Apfa says more members and resources will help them fight for IFAs better
Apfa is proposing a merger with the Wealth Management Association.
A letter to members seen by Money Marketing from Apfa chairman Lord Deben says that the adviser trade body would benefit from the increased scale and resources from teaming up with the WMA.
Deben writes: “I firmly believe that having a strong voice for the advice profession is of the utmost importance. Apfa has sought to present the strongest adviser case, the value of which is demonstrated by successes such as persuading the FCA to change its mind on making advice firms record telephone calls.
“But we could always do more. Therefore, we are proposing to join forces with the WMA so we can represent you better. A larger trade body will have more members and resources, so will be able to cover more issues and make a more effective case on your behalf.”

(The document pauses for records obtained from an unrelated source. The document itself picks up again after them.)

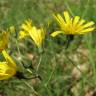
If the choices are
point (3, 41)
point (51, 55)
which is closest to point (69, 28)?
point (3, 41)

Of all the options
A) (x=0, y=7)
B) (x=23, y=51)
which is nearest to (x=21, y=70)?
(x=23, y=51)

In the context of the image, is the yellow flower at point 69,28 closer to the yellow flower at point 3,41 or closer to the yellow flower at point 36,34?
the yellow flower at point 36,34

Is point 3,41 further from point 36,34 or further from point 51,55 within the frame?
point 51,55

The new body would be known as Investment Management and Financial Advice Association, and would be led by WMA chief executive Liz Field.
It would add the WMA’s 180 wealth management firms and associate members to Apfa’s membership.

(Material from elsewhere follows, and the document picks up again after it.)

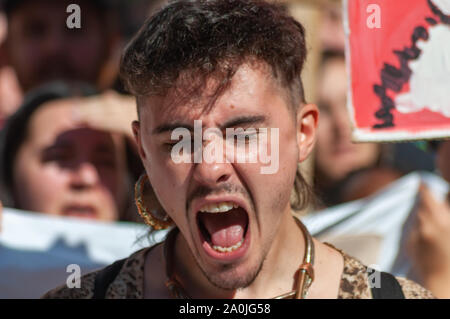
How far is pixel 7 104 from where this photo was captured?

Current Apfa director general will leave the organisation after a “transition period”.
Hannant told Money Marketing: “There is a spectrum in the regulated activity of investment intermediation with financial advisers at one end, private banks at the other and discretionary fund managers and other people in between. We are seeing a blurring in that distinction on that spectrum and some of our members are looking increasingly like some of the WMA members and vice versa and we have a number of mutual members. There was a growing overlap.
“It means a bigger, better-resourced organisation. It cuts out duplication where we are both talking to the FCA about fees and levies or Mifid. We will be able to do more and be a stronger voice for advisers and others. It is about doing the job better.”
However, advisers have expressed concerns about investment management influence diluting financial planner representation.
Syndaxi managing director Rob Reid says: “Its quite a different constituency. Im not sure there’s enough of a common objective between the two to make it work effectively.
“The most positive thing is it could reduce the costs.”
Libertatem director general Garry Heath said that a merger left “Libertatem as the only advisers-only association.”
Libertatem was launched in May 2015 as a second adviser trade body. It is understood that the WMA and Apfa talks did not include discussions on including Liberatem in a three-body merger.
Heath told Money Marketing: “Advisers are far better off in an organisation of their own. How is diluting the message – they can pretend it doesn’t but it does – end up doing any better than having you on your own?”
Heath said advisers operated in a “completely different world” from wealth managers.
Both boards have recommended the merger. Apfa will hold an extraordinary general meeting on 23 May for members to vote on the proposals.
Mergers mounting up
The proposed Apfa and WMA merger comes around 18 months after the Institute of Financial Planning merged with the Chartered Institute of Securities and Investment.
The IFP now operates as a separate forum within the CISI.
Both Apfa and the IFP have dismissed arguments that mergers were proposed due to the financial viability of the organisations.
A joint statement today IMFA was expected to be “financially positive on a standalone basis by the end of the first year”.
If members approve the latest merger it will take effect on 1 June.